Evidence has since come to light that the original targets for the attack may have been nuclear power stations on the east coast of the U.S. The targets were later altered by al-Qaeda, as it was feared that such an attack "might get out of hand"
Aviation network
Al-Qaeda is believed to be operating a clandestine aviation network including “several Boeing 727 aircraft”, turboprops and executive jets, according to a Reuters story. Based on a U.S. Department of Homeland Security report, the story said that Al-Qaeda is possibly using aircraft to transport drugs and weapons from South America to various unstable countries in West Africa. A Boeing 727 can carry up to 10 tons of cargo. The drugs eventually are smuggled to Europe for distribution and sale, and the weapons are used in conflicts in Africa and possibly elsewhere. Gunmen with links to Al-Qaeda have been increasingly kidnapping some Europeans for ransom. The profits from the drug and weapon sales, and kidnappings can, in turn, fund more terrorism activities.
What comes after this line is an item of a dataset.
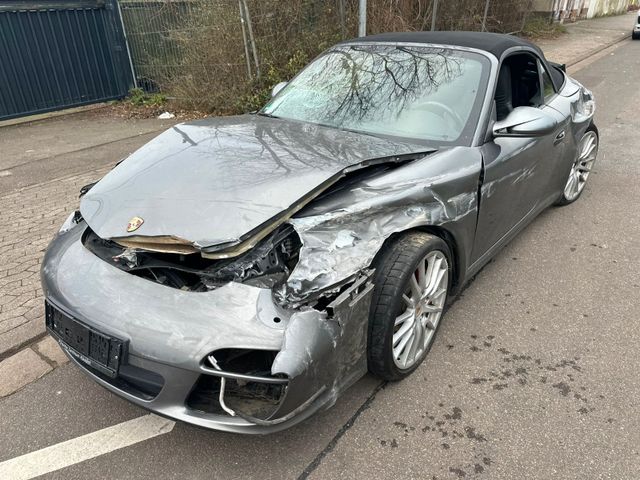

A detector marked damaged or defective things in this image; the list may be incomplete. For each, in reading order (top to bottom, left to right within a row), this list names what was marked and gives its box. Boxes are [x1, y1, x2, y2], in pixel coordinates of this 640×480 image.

damaged hood [80, 115, 430, 253]
crashed porsche 911 [42, 31, 596, 434]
Experts debate whether or not the al-Qaeda attacks were blowback from the American CIA's "Operation Cyclone" program to help the Afghan mujahideen. Robin Cook, British Foreign Secretary from 1997 to 2001, has written that al-Qaeda and Bin Laden were "a product of a monumental miscalculation by western security agencies", and that "Al-Qaida, literally "the database", was originally the computer file of the thousands of mujahideen who were recruited and trained with help from the CIA to defeat the Russians."
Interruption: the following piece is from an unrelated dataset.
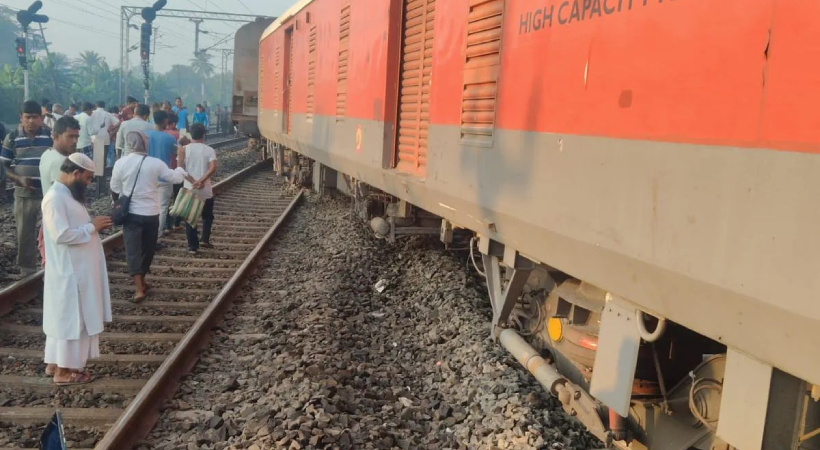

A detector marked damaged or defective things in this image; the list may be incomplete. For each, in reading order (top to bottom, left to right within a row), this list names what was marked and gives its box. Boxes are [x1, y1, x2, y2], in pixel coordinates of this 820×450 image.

rusty metal surface [0, 159, 272, 320]
bent track [0, 160, 302, 448]
rusty metal surface [96, 187, 302, 450]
Munir Akram, Permanent Representative of Pakistan to the United Nations from 2002 to 2008, wrote in a letter published in the New York Times on January 19, 2008:
The strategy to support the Afghans against Soviet military intervention was evolved by several intelligence agencies, including the C.I.A. and Inter-Services Intelligence, or ISI. After the Soviet withdrawal, the Western powers walked away from the region, leaving behind 40,000 militants imported from several countries to wage the anti-Soviet jihad. Pakistan was left to face the blowback of extremism, drugs and guns
According to a number of sources there has been a "wave of revulsion" against Al-Qaeda and its affiliates by "religious scholars, former fighters and militants" alarmed by Al-Qaeda's takfir and killing of Muslims in Muslim countries, especially Iraq.
Noman Benotman, a former Afghan Arab and militant of the Libyan Islamic Fighting Group, went public with an open letter of criticism to Ayman al-Zawahiri in November 2007 after persuading imprisoned senior leadership of his former group to enter into peace negotiations with the Libyan regime. While Ayman al-Zawahiri announced the affiliation of the group with Al-Qaeda in November 2007, the Libyan government released 90 members of the group from prison several months later after "they were said to have renounced violence.
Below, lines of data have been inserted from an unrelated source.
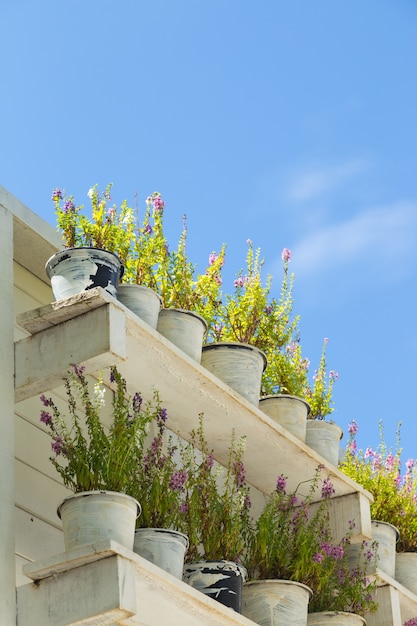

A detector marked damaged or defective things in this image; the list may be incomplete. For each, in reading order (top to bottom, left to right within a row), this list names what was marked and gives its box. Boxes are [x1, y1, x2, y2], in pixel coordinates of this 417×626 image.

peeling paint pot [46, 246, 123, 300]
peeling paint pot [118, 284, 163, 330]
peeling paint pot [157, 308, 207, 360]
peeling paint pot [202, 342, 266, 404]
peeling paint pot [258, 392, 310, 442]
peeling paint pot [57, 490, 140, 548]
peeling paint pot [133, 528, 188, 576]
peeling paint pot [183, 560, 247, 612]
peeling paint pot [240, 576, 312, 624]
In 2007, around the sixth anniversary of September 11 and a couple of months before Rationalizing Jihad first appeared in the newspapers,the Saudi sheikh Salman al-Ouda delivered a personal rebuke to bin Laden. Al-Ouda, a religious scholar and one of the fathers of the Sahwa, the fundamentalist awakening movement that swept through Saudi Arabia in the 1980s, is a widely respected critic of jihadism. Al-Ouda addressed Al-Qaeda's leader on television asking him
My brother Osama, how much blood has been spilt? How many innocent people, children, elderly, and women have been killed ... in the name of Al-Qaeda? Will you be happy to meet God Almighty carrying the burden of these hundreds of thousands or millions of victims on your back?
According to Pew polls, support for Al-Qaeda has been dropping around the Muslim world in the years leading to 2008. The numbers supporting suicide bombings in Indonesia, Lebanon, and Bangladesh, for instance, have dropped by half or more in the last five years. In Saudi Arabia, only 10 percent now have a favorable view of Al-Qaeda, according to a December poll by Terror Free Tomorrow, a Washington-based think tank.